Red Clover ( Trifolium pratense ) Isoflavones and Serum Homocysteine in Premenopausal Women: A Pilot Study

Abstract

Background:

There is limited information on the effect of isoflavones on homocysteine concentrations, a risk factor for a number of chronic diseases.

Methods:

Twenty-three premenopausal women participated in a double-blind, randomized, parallel study for four menstrual cycles. Subjects consumed either placebo or purified red clover (Trifolium pratense) isoflavone (86 mg/day) tablets. Blood samples were collected weekly during cycles 1, 3, and 4 for determination of serum folate and total homocysteine concentrations. Dietary intake was monitored monthly.

Results:

Concentrations of folate and homocysteine in serum did not change significantly in either group, and there were no significant differences observed between the follicular and luteal phases of the menstrual cycle. The participants' dietary records indicated that nutrient intake was constant, and compliance was confirmed by analysis of urinary isoflavone concentrations and tablet counts in returned containers.

Conclusions:

These results suggest that in the absence of any dietary modification, supplementation with purified isoflavones that are predominantly methoxylated has no effect on serum homocysteine or folate in premenopausal women.

Introduction

Evidence is suggestive of a link between elevated homocysteine (Hcy) concentrations and neural tube defects,¹ cardiovascular disease (CVD),² osteoporosis,³ and cognitive decline.⁴ Although the etiology of hyperhomocysteinemia is not fully understood, enzymes and intermediates of the methylation pathway are likely to play an important role. Increasing the intake of folate and vitamin B₁₂ has been shown to decrease elevated plasma Hcy concentrations.⁵ The effects of macronutrients and phytochemicals on plasma Hcy are less well understood.

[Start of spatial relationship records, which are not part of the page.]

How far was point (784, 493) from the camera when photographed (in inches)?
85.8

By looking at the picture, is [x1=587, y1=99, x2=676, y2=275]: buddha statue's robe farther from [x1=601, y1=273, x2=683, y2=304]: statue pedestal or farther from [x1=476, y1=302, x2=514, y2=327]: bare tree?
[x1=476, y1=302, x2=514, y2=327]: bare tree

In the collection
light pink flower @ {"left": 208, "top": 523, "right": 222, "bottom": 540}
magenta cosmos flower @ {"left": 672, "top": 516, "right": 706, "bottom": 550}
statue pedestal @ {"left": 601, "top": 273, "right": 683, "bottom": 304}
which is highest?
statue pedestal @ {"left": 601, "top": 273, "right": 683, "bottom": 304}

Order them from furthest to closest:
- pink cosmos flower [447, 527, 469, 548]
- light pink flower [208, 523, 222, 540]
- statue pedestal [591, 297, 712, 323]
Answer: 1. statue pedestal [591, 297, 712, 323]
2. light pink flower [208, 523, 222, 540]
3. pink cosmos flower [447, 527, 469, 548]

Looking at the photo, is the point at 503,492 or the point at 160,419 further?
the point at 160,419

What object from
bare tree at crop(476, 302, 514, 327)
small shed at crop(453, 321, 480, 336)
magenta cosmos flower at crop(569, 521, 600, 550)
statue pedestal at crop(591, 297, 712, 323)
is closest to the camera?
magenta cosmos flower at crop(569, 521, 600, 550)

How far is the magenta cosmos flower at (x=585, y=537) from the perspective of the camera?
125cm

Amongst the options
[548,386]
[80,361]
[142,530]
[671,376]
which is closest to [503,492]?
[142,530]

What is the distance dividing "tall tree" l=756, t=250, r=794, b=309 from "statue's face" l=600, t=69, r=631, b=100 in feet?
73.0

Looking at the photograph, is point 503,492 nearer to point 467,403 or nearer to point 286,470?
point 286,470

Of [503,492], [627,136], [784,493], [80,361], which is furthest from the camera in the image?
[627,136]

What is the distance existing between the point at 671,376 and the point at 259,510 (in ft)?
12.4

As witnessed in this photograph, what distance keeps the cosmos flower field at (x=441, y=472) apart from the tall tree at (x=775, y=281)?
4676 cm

In a cross-sectional study of premenopausal women, the intake of soy products was shown to be inversely associated with plasma Hcy concentrations,⁶ whereas trials with soy protein have yielded mixed results, with a Hcy-lowering effect supported by some studies^7,8 but not others.^9,10 Similarly, supplementation with the isoflavone constituents of soy has produced conflicting results.^11,12 There is little information on the homocysteine effect of isoflavones from sources other than soy. In the present study, we used purified isoflavones that were derived from red clover (Trifolium pratense), which, in contrast to those in soy, contain a mixture of methoxylated (biochanin A, formononetin) and unmethoxylated (genistein, daidzein) isoflavones.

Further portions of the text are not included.